What needs to be done »
In the article about Christos Kontis, rewrite the paragraph beginning "On 29 August 2011" more briefly, keeping its main facts.

Provided text »
On 29 August 2011, Christos Kontis received a nasty shock. Six days after celebrating APOEL FC's qualification for the UEFA Champions League group stage, he complained of feeling faint following a goalless draw with AEK Larnaca FC. Tests showed he had suffered a heart attack and would have to retire from the game.
"It was something that rarely happens to an athlete like me," he told UEFA.com. "I used to take care of everything in my life; I never smoked, I had a professionally good life, so all my health tests before had come back perfect."
His team-mates were taken aback too. "It was a big shock," said APOEL's Brazilian striker Aílton. "We just were sitting together in the bus when he went to the hospital with the doctor, but nobody knew about it. And the next day I heard from a friend that he was in the hospital with a heart problem, so I went to visit him straight away."
Kontis's medical denied him a chance to grace Europe's premier club competition, but the former Panionios FC, Olympiacos FC and AEK Athens FC defender believes some good came out of it too.
"The doctors have taken care of me, so now I have my life back," he explained. "It's as if it never happened. I feel very well. I feel better every day. It is not something that will stop my life. I am active like before, I can play football, tennis and other sports that I like to play but didn't have the time to, or chose not to because I didn't want to tire myself out.

Stored data »
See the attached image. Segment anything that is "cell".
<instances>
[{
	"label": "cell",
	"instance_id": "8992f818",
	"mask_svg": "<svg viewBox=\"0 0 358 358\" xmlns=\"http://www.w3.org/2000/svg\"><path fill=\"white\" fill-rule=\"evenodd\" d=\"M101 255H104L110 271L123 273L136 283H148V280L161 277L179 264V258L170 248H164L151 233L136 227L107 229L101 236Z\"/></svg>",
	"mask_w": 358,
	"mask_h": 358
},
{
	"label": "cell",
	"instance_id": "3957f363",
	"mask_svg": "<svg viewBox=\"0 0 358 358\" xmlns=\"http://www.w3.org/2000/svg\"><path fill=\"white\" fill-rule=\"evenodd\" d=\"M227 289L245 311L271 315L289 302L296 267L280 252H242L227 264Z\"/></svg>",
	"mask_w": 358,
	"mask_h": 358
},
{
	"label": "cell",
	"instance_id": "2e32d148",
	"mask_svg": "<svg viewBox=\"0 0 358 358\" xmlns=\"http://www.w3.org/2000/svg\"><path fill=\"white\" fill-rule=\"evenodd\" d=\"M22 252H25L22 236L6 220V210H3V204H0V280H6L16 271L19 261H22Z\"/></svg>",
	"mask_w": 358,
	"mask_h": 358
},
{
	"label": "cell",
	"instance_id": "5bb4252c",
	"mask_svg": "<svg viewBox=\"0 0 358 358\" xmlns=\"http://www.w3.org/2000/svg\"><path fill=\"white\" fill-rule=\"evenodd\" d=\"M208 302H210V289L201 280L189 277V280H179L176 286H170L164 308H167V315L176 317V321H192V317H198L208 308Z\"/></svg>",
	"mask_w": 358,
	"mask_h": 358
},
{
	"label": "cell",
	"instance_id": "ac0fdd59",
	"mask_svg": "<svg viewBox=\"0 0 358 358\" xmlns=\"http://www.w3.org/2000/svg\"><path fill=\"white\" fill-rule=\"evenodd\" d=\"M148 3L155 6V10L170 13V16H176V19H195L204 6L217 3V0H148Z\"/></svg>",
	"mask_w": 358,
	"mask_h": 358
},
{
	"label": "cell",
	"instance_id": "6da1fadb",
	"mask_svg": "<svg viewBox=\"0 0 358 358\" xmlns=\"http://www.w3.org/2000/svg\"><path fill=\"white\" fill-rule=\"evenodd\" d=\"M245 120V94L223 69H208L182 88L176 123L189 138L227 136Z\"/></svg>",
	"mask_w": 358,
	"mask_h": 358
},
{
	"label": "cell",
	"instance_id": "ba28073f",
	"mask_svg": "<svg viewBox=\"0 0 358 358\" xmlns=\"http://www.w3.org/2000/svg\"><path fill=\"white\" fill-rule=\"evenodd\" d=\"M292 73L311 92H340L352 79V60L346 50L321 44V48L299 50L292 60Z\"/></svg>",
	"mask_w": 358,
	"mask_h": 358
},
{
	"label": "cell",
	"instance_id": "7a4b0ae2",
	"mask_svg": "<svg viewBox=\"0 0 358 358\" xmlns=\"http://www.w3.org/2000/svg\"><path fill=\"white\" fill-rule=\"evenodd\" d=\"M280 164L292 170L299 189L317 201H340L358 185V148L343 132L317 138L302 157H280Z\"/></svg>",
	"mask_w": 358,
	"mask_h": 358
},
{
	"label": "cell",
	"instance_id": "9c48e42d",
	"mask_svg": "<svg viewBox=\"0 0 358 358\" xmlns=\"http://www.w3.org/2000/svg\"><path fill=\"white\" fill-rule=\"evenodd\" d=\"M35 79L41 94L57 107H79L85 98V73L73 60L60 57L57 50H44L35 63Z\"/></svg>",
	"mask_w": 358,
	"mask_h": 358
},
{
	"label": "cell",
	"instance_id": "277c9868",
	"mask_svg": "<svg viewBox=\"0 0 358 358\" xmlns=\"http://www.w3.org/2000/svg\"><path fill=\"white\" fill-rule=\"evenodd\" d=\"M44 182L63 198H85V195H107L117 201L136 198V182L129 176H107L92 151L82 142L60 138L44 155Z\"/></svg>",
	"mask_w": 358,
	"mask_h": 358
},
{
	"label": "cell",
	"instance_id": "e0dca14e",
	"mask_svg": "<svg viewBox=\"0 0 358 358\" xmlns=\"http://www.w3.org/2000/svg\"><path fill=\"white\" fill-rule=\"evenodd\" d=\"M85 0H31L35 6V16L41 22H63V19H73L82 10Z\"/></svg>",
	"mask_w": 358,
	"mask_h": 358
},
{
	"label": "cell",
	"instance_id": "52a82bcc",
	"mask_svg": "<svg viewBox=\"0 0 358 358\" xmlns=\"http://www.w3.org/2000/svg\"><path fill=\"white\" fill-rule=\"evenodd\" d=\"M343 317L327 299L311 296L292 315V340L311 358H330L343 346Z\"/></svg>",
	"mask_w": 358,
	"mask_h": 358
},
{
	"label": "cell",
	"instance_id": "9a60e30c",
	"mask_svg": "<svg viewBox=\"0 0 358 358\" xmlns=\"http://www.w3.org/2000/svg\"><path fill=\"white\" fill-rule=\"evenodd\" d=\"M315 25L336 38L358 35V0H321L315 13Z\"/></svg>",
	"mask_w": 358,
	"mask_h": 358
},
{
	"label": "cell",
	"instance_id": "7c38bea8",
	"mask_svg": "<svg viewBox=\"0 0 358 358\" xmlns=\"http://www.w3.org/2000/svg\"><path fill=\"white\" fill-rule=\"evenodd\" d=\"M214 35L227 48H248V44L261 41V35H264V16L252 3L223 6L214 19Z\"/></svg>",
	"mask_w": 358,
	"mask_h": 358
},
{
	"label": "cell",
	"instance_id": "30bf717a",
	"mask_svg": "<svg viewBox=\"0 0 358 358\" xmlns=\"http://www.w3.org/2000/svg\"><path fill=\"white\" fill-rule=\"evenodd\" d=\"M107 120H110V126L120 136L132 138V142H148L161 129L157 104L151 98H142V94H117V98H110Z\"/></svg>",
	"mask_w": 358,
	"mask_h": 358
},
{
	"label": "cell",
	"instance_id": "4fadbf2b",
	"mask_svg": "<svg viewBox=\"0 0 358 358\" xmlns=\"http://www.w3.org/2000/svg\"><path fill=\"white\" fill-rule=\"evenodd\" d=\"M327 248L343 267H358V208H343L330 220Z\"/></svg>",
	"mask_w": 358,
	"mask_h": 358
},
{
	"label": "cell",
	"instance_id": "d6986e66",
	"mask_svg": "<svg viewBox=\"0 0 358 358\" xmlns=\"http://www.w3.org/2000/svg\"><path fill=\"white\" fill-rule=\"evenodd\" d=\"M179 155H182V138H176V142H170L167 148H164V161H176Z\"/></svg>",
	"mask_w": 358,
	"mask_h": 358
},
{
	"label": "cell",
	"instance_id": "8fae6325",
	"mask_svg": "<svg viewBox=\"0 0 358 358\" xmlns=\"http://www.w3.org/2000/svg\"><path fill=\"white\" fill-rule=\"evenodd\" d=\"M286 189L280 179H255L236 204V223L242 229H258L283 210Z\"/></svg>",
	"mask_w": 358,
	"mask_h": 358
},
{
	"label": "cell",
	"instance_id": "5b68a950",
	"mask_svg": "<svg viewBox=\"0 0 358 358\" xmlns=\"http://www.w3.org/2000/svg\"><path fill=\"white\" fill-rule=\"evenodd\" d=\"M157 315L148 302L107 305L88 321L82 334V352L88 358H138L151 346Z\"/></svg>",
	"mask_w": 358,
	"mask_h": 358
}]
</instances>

Answer to the problem »
On 29 August 2011, six days after APOEL FC qualified for the UEFA Champions League group stage, Christos Kontis felt faint after a goalless draw with AEK Larnaca FC. Tests showed he had suffered a heart attack and would have to retire from the game.